Fear, regulatory black hole block diabetes trials
Tuesday, 09 April, 2002
Stringent guidelines and incomplete regulatory guidelines at home are forcing Australian and New Zealand biotechs offshore to test their novel diabetes treatments.
But they are discovering that not everyone wants them.
Last week, the Cook Islands government deferred a proposal by Diatranz, a New Zealand-based biotechnology company, to begin trials of the diabetes treatment in which pig pancreatic tissue is transplanted into humans through xenotransplantation.
Diatranz' Cook Islands xenotransplantation trial was knocked back after the Pacific nation's government expressed "serious concerns" that the company was rushing headlong into a situation that it could not control, government officials said in a statement.
The government said that the Cook Islands did not possess the infrastructure to control sophisticated medical experiments, and that it was concerned about viruses passing from pigs to humans.
But Diatranz claimed that its previous trials, carried out in Mexico on 12 teenagers, fully cured one 18-year-old girl of diabetes and reduced by half the need for daily insulin injections for five others and to a lesser extent in the remaining patients.
Company scientist Prof Bob Elliot said that an alarming number of Cook Islanders, like many Pacific peoples, suffered severe diabetes that could not be cured, and that the disease was extremely expensive to treat.
"The impact of diabetes is greater than cancer and is probably the single most underestimated cost in medical care in New Zealand," Elliot said. More than 40 per cent of New Zealand's Polynesian adults over 40 years of age suffered from diabetes, and the incidence would double by 2025, he claimed.
The Cook Islands government banned the use of pig cell transplants to treat Type I diabetes, but said it was still deciding whether trials for Type II diabetes would go ahead.
Meanwhile, Australian scientists are also going offshore to trial use of pig cells in diabetes treatments.

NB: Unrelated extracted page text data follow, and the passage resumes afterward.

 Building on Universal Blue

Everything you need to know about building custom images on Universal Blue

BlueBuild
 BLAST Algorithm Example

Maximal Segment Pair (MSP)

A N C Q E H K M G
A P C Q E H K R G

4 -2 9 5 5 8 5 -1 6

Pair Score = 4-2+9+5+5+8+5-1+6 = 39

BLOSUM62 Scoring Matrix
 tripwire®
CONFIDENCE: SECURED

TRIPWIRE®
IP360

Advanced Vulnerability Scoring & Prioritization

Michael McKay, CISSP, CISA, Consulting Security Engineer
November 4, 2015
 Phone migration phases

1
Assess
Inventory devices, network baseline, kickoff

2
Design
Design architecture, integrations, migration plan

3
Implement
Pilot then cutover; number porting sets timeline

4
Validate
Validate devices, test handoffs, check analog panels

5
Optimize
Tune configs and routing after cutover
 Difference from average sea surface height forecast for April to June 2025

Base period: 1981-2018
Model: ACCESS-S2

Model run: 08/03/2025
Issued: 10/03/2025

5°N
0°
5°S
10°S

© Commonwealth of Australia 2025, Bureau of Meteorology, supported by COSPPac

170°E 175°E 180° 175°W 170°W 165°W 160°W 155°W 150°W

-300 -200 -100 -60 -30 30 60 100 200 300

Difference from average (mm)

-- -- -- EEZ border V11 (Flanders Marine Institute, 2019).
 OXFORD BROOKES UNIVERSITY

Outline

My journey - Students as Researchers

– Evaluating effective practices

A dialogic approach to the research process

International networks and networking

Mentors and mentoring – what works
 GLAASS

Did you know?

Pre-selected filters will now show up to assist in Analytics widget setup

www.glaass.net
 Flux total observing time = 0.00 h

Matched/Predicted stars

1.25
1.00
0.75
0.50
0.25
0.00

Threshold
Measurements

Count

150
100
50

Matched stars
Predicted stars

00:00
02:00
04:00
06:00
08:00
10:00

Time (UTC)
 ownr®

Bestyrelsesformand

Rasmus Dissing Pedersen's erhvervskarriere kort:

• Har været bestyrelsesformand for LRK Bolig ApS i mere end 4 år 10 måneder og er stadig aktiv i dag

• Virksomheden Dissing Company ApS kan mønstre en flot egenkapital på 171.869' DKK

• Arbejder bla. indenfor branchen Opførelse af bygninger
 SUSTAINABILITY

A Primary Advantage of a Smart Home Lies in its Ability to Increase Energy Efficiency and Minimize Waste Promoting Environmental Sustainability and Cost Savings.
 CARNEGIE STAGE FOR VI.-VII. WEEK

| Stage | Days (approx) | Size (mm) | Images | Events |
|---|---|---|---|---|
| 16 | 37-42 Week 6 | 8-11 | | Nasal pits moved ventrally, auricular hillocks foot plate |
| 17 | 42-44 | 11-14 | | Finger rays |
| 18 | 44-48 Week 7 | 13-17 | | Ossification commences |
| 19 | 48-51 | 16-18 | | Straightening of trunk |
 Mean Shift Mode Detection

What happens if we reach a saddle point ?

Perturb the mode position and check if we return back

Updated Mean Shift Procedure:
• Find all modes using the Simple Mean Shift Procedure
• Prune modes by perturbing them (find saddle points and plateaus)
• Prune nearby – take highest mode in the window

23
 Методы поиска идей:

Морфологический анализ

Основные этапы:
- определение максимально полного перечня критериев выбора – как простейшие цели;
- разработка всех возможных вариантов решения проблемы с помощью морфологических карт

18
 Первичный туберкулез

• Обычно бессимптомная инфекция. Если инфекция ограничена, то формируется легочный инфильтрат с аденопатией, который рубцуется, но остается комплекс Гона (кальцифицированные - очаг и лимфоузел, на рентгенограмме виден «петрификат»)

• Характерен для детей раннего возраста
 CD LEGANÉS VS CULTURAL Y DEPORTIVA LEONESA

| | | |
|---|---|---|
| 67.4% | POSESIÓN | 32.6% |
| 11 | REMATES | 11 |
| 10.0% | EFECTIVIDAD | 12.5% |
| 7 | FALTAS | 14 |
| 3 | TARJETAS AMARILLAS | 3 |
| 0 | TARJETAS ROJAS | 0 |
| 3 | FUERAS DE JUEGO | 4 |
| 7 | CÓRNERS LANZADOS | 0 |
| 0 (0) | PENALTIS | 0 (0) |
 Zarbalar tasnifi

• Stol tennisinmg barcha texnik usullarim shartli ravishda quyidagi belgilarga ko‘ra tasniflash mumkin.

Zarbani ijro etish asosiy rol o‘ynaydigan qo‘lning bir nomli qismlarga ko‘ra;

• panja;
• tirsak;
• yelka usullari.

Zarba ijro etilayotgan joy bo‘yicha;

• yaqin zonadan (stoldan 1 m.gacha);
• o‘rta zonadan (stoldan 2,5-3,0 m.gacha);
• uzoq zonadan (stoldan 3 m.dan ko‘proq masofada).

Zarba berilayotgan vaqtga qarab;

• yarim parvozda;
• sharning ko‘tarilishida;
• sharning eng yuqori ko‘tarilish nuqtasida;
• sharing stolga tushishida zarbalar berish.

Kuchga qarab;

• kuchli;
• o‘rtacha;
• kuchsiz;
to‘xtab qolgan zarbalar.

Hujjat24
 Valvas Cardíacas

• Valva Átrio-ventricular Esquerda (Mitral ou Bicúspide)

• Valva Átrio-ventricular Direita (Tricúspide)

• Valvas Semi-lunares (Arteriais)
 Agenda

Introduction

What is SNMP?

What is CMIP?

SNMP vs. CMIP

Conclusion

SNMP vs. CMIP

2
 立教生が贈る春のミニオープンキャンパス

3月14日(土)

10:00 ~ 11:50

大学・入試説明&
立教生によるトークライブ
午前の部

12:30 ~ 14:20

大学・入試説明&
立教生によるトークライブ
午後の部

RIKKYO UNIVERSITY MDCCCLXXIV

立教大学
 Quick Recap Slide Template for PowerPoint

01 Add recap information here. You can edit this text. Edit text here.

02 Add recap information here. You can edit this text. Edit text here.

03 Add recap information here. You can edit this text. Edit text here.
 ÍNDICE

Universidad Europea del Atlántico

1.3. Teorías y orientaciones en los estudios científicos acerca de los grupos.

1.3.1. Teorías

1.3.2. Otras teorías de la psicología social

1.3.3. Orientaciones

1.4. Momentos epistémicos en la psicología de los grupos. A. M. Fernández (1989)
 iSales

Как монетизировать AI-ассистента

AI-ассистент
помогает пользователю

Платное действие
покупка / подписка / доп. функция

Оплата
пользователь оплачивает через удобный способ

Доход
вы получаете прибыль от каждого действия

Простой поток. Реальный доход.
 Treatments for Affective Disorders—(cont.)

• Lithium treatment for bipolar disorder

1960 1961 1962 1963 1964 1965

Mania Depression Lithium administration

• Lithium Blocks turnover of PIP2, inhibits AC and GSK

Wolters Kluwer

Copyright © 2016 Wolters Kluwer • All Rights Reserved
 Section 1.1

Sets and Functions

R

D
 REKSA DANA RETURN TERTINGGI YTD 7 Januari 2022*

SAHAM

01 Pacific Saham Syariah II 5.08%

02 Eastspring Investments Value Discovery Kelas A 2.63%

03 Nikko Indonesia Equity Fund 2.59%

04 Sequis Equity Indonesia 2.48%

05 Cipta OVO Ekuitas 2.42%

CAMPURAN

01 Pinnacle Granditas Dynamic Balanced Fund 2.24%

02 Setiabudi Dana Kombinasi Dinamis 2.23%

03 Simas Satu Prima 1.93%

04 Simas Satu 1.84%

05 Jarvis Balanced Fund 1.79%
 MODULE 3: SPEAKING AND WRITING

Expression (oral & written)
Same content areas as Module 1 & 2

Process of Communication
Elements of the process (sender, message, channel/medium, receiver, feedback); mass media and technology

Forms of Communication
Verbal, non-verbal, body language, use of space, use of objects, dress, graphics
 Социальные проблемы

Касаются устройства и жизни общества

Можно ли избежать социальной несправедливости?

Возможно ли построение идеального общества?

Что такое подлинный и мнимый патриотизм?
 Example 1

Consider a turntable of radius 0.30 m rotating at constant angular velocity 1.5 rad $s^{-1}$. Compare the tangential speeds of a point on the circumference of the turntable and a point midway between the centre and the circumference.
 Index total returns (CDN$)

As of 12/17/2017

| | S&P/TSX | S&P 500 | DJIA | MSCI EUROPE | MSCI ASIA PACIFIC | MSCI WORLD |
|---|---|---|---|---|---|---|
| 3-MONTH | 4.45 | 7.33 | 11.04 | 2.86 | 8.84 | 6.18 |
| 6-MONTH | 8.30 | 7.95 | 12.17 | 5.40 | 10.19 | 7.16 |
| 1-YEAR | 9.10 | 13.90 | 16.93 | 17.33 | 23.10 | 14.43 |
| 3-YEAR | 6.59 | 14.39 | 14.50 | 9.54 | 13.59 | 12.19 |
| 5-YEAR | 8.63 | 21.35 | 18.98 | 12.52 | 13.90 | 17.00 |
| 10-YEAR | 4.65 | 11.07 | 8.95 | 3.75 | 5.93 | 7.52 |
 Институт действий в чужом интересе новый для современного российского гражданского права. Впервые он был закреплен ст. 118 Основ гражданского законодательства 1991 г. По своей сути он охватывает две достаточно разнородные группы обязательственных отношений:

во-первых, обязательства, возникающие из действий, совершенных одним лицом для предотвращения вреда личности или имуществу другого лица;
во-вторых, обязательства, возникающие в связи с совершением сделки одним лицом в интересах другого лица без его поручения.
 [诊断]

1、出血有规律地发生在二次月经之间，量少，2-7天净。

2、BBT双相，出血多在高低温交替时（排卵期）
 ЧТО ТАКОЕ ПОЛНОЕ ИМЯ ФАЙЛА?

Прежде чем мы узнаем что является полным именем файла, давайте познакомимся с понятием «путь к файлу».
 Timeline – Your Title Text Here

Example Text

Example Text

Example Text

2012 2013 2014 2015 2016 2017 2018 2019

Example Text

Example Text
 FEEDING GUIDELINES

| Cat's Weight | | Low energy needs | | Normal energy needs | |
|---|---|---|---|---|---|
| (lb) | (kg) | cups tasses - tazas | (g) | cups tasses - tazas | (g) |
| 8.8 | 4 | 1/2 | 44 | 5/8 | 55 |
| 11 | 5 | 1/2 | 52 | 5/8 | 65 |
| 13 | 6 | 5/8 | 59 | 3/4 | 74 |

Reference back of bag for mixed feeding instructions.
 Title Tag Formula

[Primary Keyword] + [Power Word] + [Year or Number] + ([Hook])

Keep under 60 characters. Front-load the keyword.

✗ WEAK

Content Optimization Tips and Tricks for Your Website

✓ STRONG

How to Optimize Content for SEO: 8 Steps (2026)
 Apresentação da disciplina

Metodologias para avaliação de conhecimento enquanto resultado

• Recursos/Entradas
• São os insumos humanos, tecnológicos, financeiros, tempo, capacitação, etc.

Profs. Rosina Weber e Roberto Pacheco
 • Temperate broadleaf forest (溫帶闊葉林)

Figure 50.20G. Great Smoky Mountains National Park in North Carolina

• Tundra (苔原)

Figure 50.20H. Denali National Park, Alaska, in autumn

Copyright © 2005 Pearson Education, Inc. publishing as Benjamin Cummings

Researchers at the Diabetes Transplant Unit at Sydney's Prince of Wales Hospital have set up a research arm in Singapore to trial pigs islet cells in non-human primate models.
"We were ready to go ahead with it [in humans] a year ago," said researcher Tracy Ellison. "We have the system set up.
"Every two weeks we are isolating cells from pigs and they are going into research animals, but we believe they are ready to go," she said.
Ellison said that hundreds of diabetes patients had received a form of xenotransplantation in the US, following Food and Drug Administration guidelines.
Patients had been treated using transplanted pig cells or profusing a patient's blood through a pig liver, she said.
"You cannot do this research in Australia at the moment," she said. "We are waiting for [the NHMRC] to develop a system that would regulate xenotransplantation," Ellison told Australian Biotechnology News.
Prof Ron Trent, chairman of the NMHRC's Gene and Related Therapies Advisory Panel (G-TRAP) which was set up only 12 months ago, said that the NHMRC did not have guidelines for Xenotransplantation.
"But we are providing advice on the overall risk-benefit analysis," he said. Trent said that no human xenotransplantion research had been approved, for a number of reasons including the benefit to patient versus the risk to the community and the source of pig tissue.
There was an unknown risk of viruses passing from pigs to humans, Trent said. Dr Kerry Breen, Chair of the Australian Ethics Committee at NHMRC, said new guidelines for xenotransplantation would be signed off by the NHMRC later this year.
Breen, who also chairs the NHMRC working committee on the guidelines, said he was putting final touches to the paper and its ethical, social, scientific and technical issues regarding human xenotransplantation, and that it would be out for public consultation in May.